Across a range of studies, neffy has demonstrated a pharmacokinetic profile that is within the range of currently approved injection products, as well as pharmacodynamic responses that are as good or better than injection, including a response observed as early as one minute after treatment, which confirms activation of α- and β-adrenergic receptors that underlie epinephrine’s MOA for the treatment of allergic reactions. Importantly, these findings were reproduced under a variety of nasal conditions, including moderate to severe congestion and/or rhinorrhea due to allergic rhinitis and infectious rhinitis. The results of the GLP dog study demonstrate that epinephrine administered via neffy is effectively absorbed despite severe hypotension caused by anaphylaxis.

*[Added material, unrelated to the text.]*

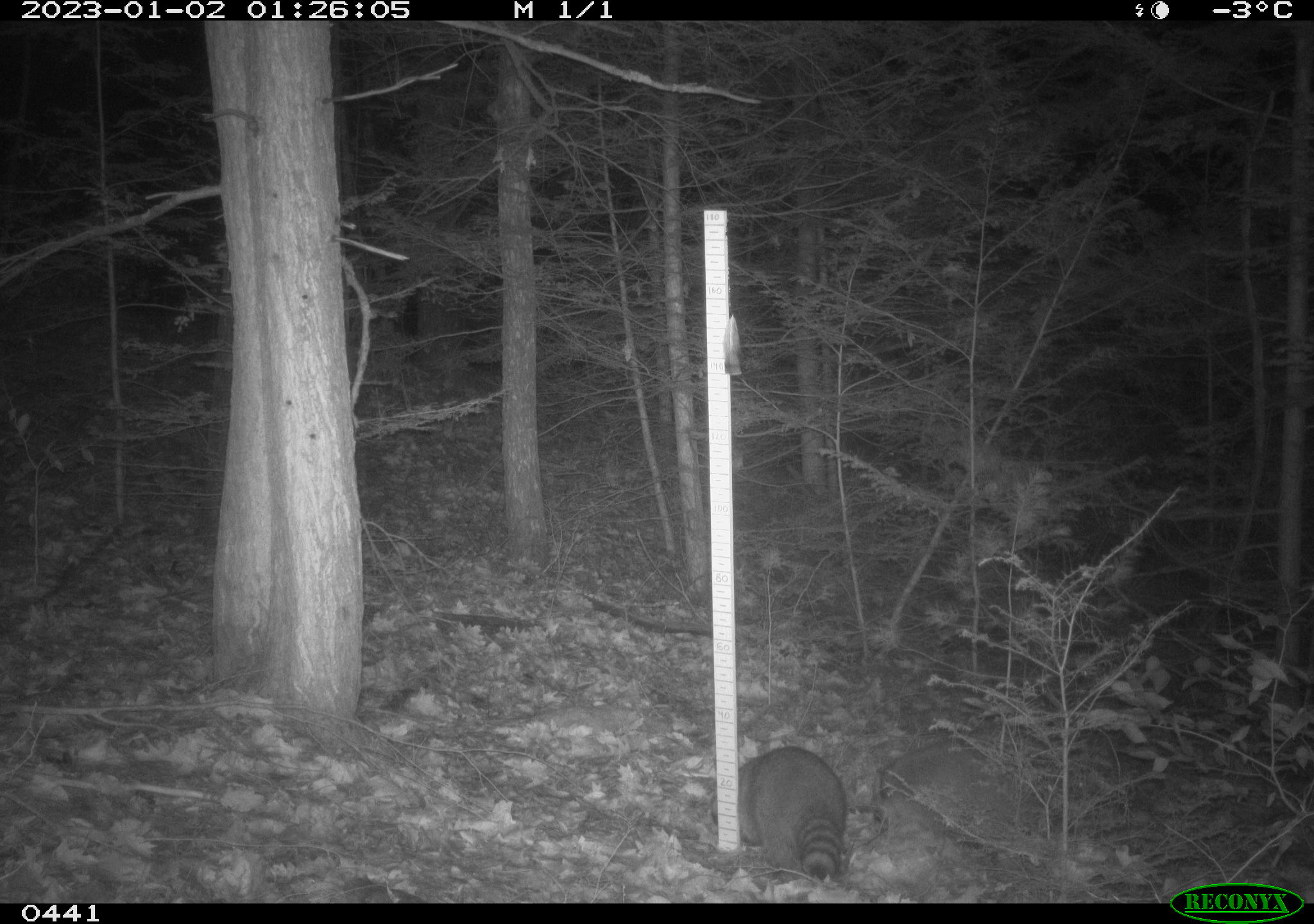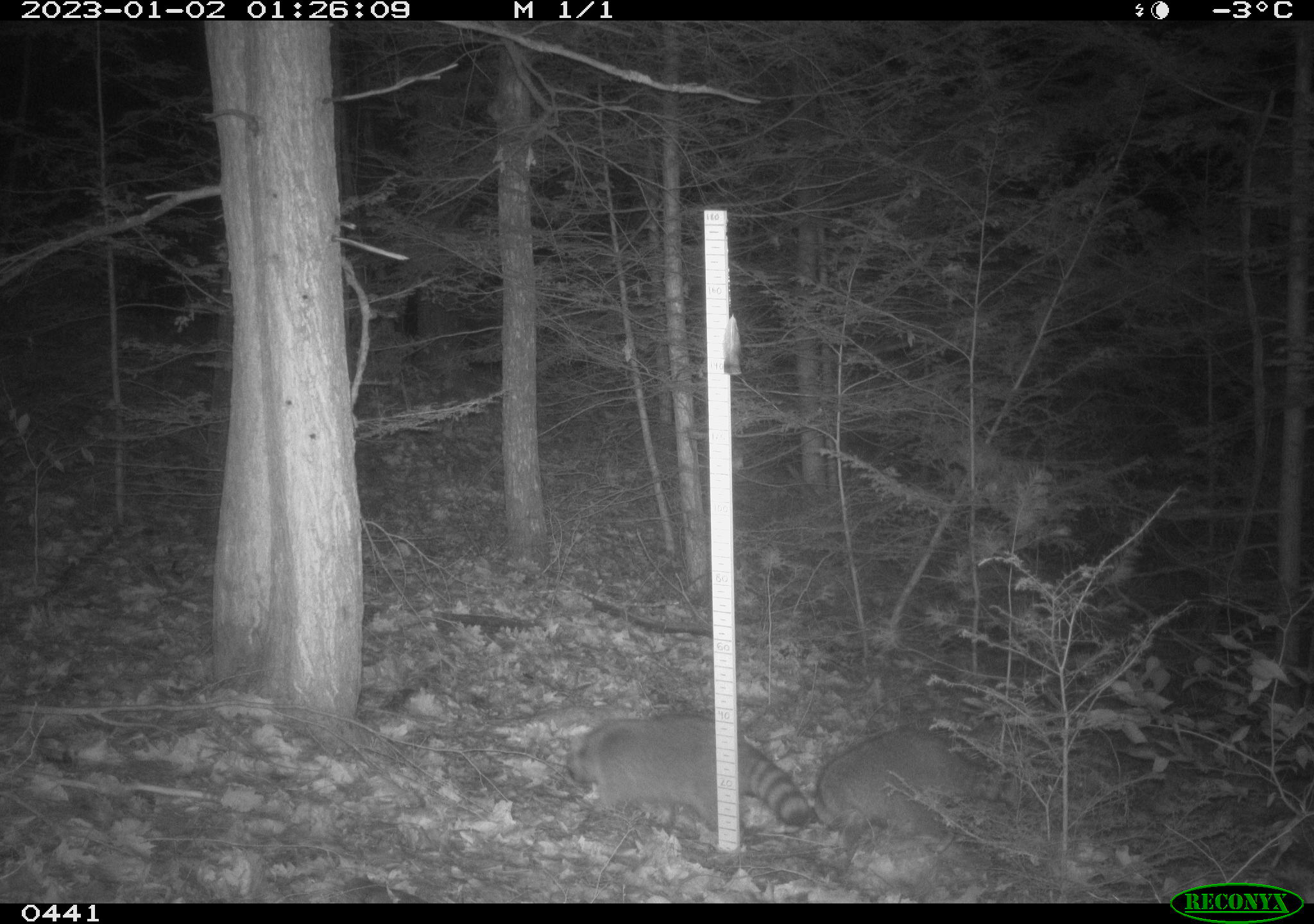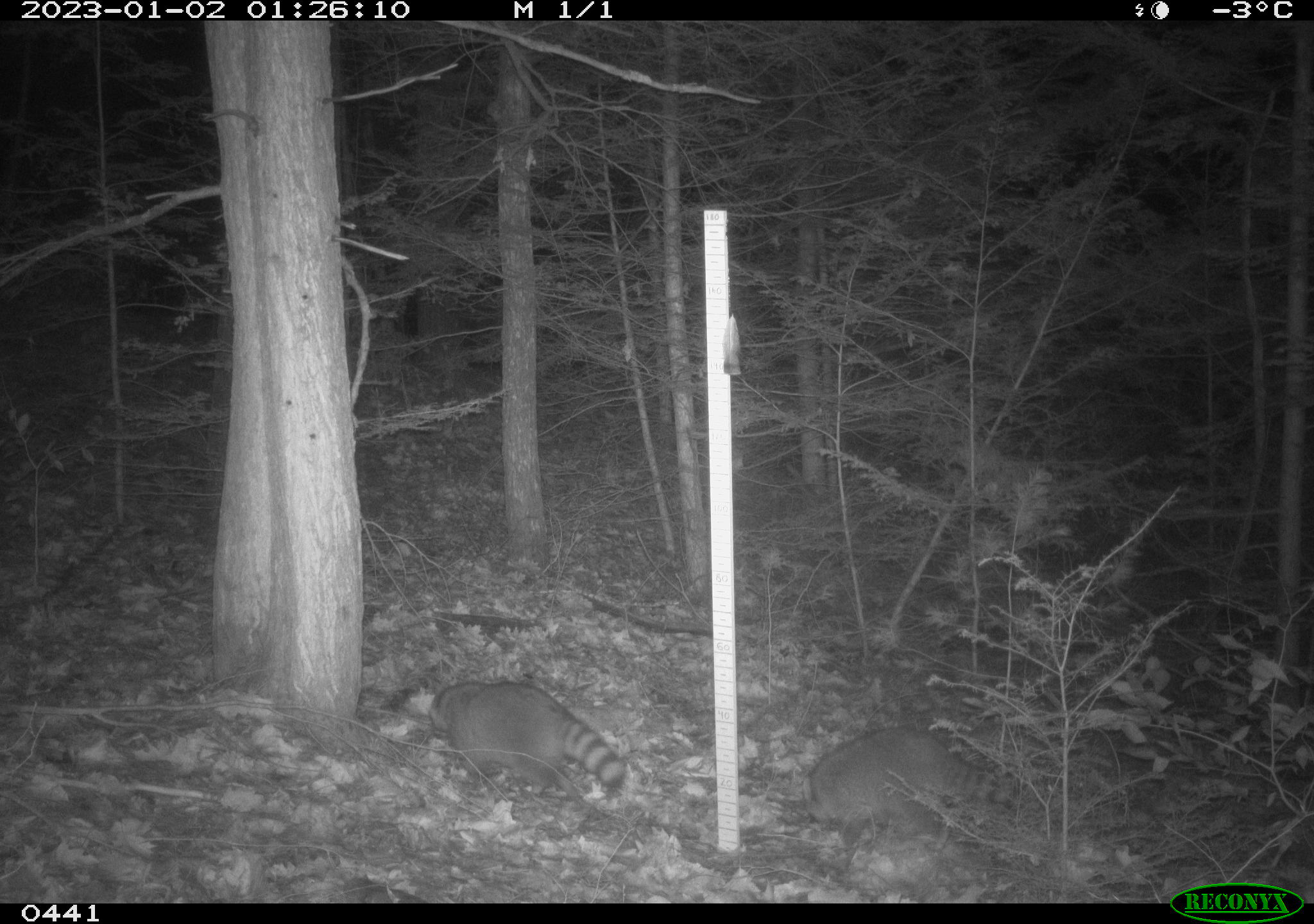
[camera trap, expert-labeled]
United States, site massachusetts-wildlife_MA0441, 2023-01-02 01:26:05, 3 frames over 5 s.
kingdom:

neffy’s safety and efficacy are anticipated to be comparable to current injection products while providing patients and caregivers with a treatment option that results in immediate receptor activation and removes the most significant barriers to use. By reducing a patient’s hesitation to treat themselves with epinephrine, neffy should increase earlier use of epinephrine and thereby reduce the risk of progression to severe anaphylaxis.
Funding
This research was funded by ARS Pharmaceuticals.

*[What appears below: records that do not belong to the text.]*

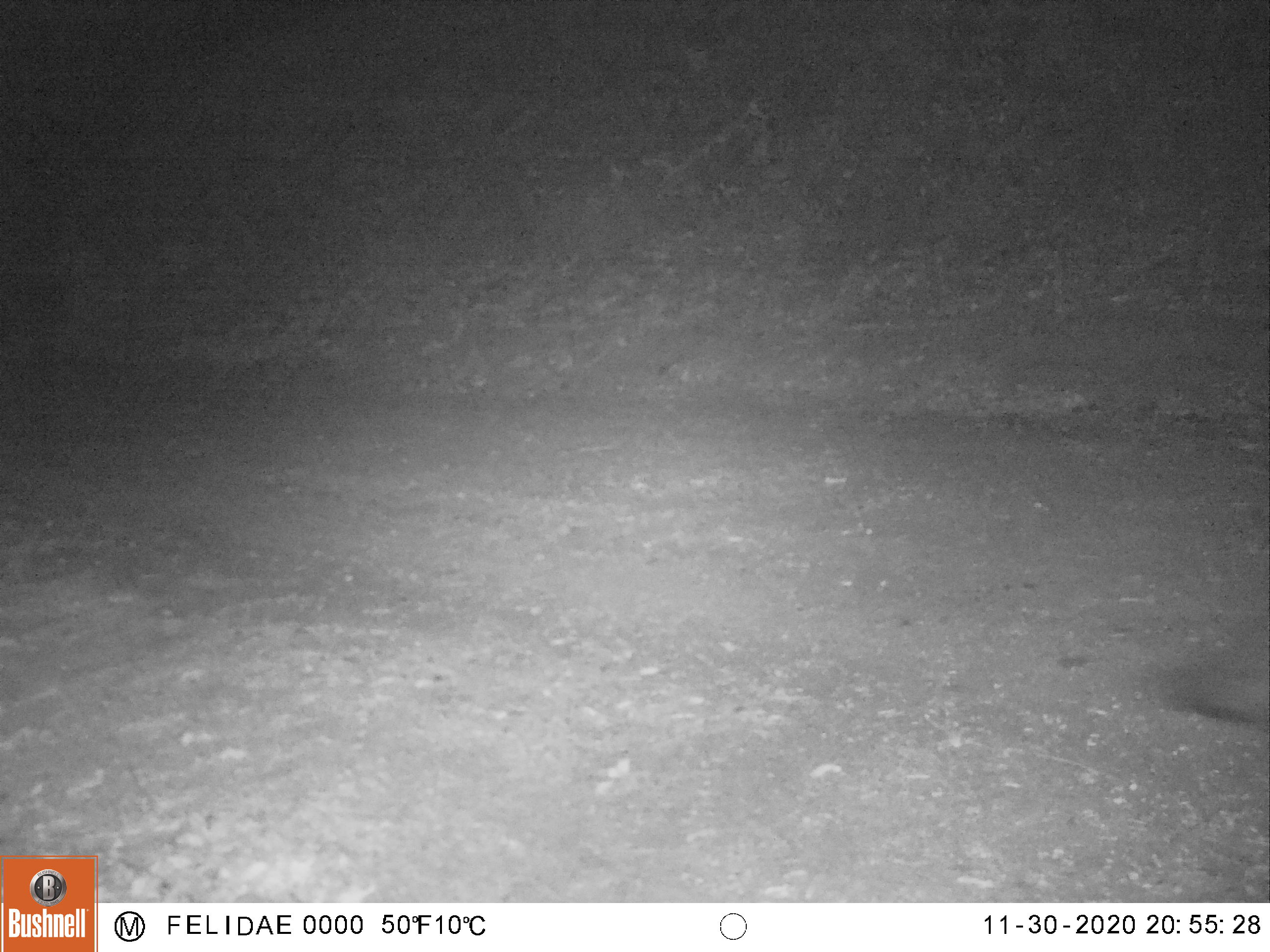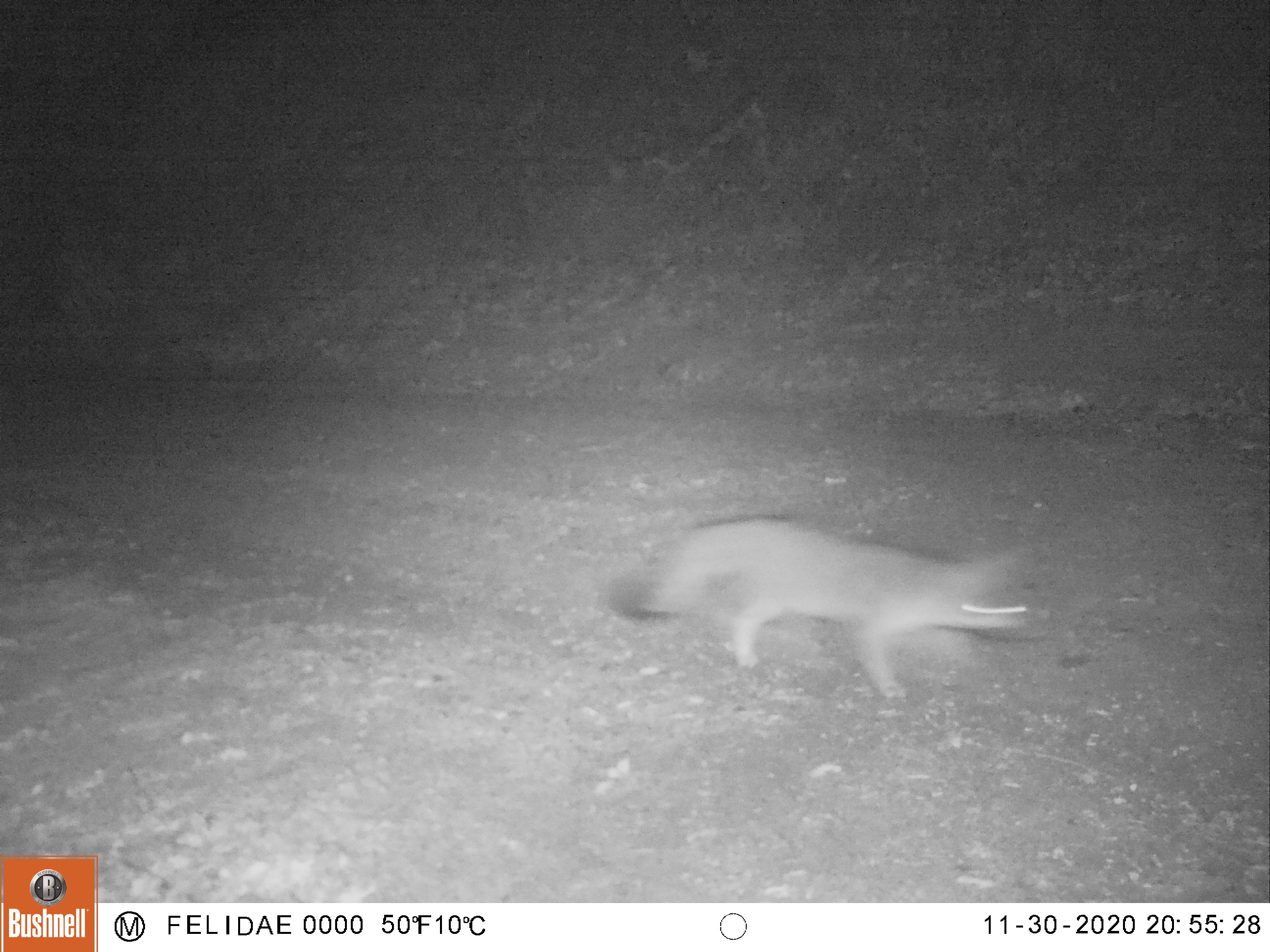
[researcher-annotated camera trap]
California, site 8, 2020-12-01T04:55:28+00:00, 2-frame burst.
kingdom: Animalia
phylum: Chordata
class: Mammalia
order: Carnivora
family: Canidae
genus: Urocyon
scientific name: Urocyon cinereoargenteus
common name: gray fox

Informed Consent Statement
Informed consent was obtained from all subjects involved in the study.
Data Availability Statement
Not applicable.
Acknowledgments
Medical writing was supported by Tricia Bliven-Chasinoff of Pacific Link Consulting and funded by ARS Pharmaceuticals.
Conflicts of Interest
A. K. Ellis advisory boards for ALK-Abello, AstraZeneca, Aralez, Bausch Health, Leo Pharma, Merck, Novartis, and Pfizer; speakers’ bureaus for ALK-Abello, AstraZeneca, Miravo, Medexus, and Mylan; research support (paid to institution) from ALK-Abello, Aralez, AstraZeneca, Bayer LLC, Medexus, Novartis, and Regeneron; independent consultant to Bayer LLC and Regeneron; and royalties from UpToDate. She reports serving as a consultant and/or advisor for ARS Pharmaceuticals. TB Casale reports on financial support from Thermo Fisher Scientific and serves as a consultant and/or advisor for ARS Pharmaceuticals. M. Kaliner reports serving as a consultant and/or adviser for ARS Pharmaceuticals. J. Oppenheimer reports serving as a consultant/advisor for Aimmune, Amgen, ARS Pharmaceuticals, Aquestive Therapeutics, and GlaxoSmithKline; on the adjudication/DSMB for AbbVie, AstraZeneca, GlaxoSmithKline, and Sanofi; reviewer for UpToDate; executive editor for Annals of Allergy, Asthma, and Immunology. J. Spergel reports DBV Technologies, Regeneron, Sanofi, and Aimmune. He reports serving as a consultant and/or advisor for ARS Pharmaceuticals. D. Fleischer reports grants from ARS Pharmaceuticals and grants and consultant fees from DBV Technologies and serving as consultant/advisor for Aquestive Therapeutics and for Bryn Pharma. D. Bernstein has received grant support from Aimmune, ALK-Abelló, Amgen, AstraZeneca, Avillion, Biocryst, Genentech, GlaxoSmithKline, Leo, Novartis, Novum, Regeneron, Shire, and TEVA and served as an advisor for ALK America, Aquestive Therapeutics, Gerson-Lehman, GlaxoSmithKline, and Guidepoint Global. He reports serving as a consultant and/or advisor for ARS Pharmaceuticals. C. Camargo reports serving as consultant/advisor for ARS Pharmaceuticals, Bryn Pharma, and Aquestive Therapeutics. R. Lowenthal and S. Tanimoto are employees of ARS Pharmaceuticals.